Huang’s ability to make broad connections between the arts and sciences lead him to make startling and fruitful leaps of insight within his research, as when he saw that speech and visual processing used many of the same techniques. While his curiosity remained boundless, Huang’s approach to research and scientific thought remained loose and improvisational. “The formulation of a problem and the approaches to it are to a large extent by chance. There is really no fixed way,” he told Andrew Goldstein of the IEEE History Center in a 1997 interview. “In many cases the goal is clear, you want to compress images. But you get ideas for approaching it from all over: you read someone else's paper, or hear something at a conference.”
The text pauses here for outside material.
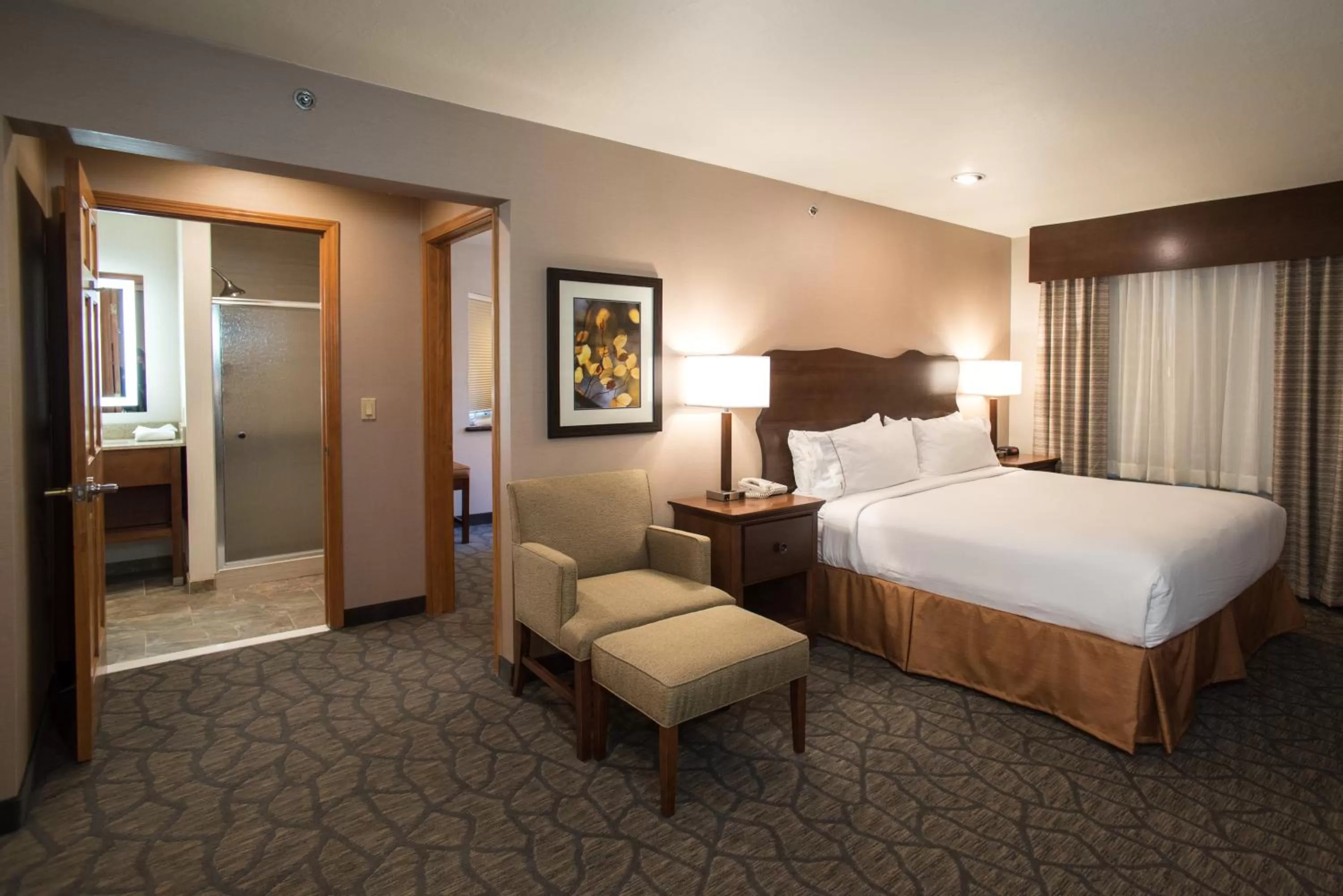 Photo of the whole room, Bed in Holiday Inn Express South Lake Tahoe by IHG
Huang’s curiosity and energy inspired his graduate students (who numbered more than 100) to pursue discovery in their own right; 11 of Huang’s Ph.D. students and three postdoctoral students have been elected as IEEE Fellows, and more than 30 of them have followed in his footsteps to become teachers. “[His students] felt he was a model for life as well as an engineering researcher. I assume that had to do with what we saw when we traveled: his enthusiasm, and his deep and energetic interest in things other than his work. And I look back and wonder how he had the energy for all that,” said Caroline. One clue may have lain in Huang’s playful attitude towards his research: “We are more application-driven now, even if our main interest is still in basic research,” he told the IEEE. “At that time I was more romantic—I did things just for fun and didn't worry too much about the application.”*

At MIT, Huang’s legacy of curiosity and open exploration continues in the form of a scholarship. Founded in 2012 by Caroline Huang and her husband Mike Phillips, the Huang Phillips Fellowship for first-year graduate students in EECS was created to support students who, as Thomas Huang once did, come to MIT to explore entirely new worlds.

*Thomas Huang, an oral history conducted in 1997 by Andrew Goldstein, IEEE History Center, Hoboken, NJ, USA.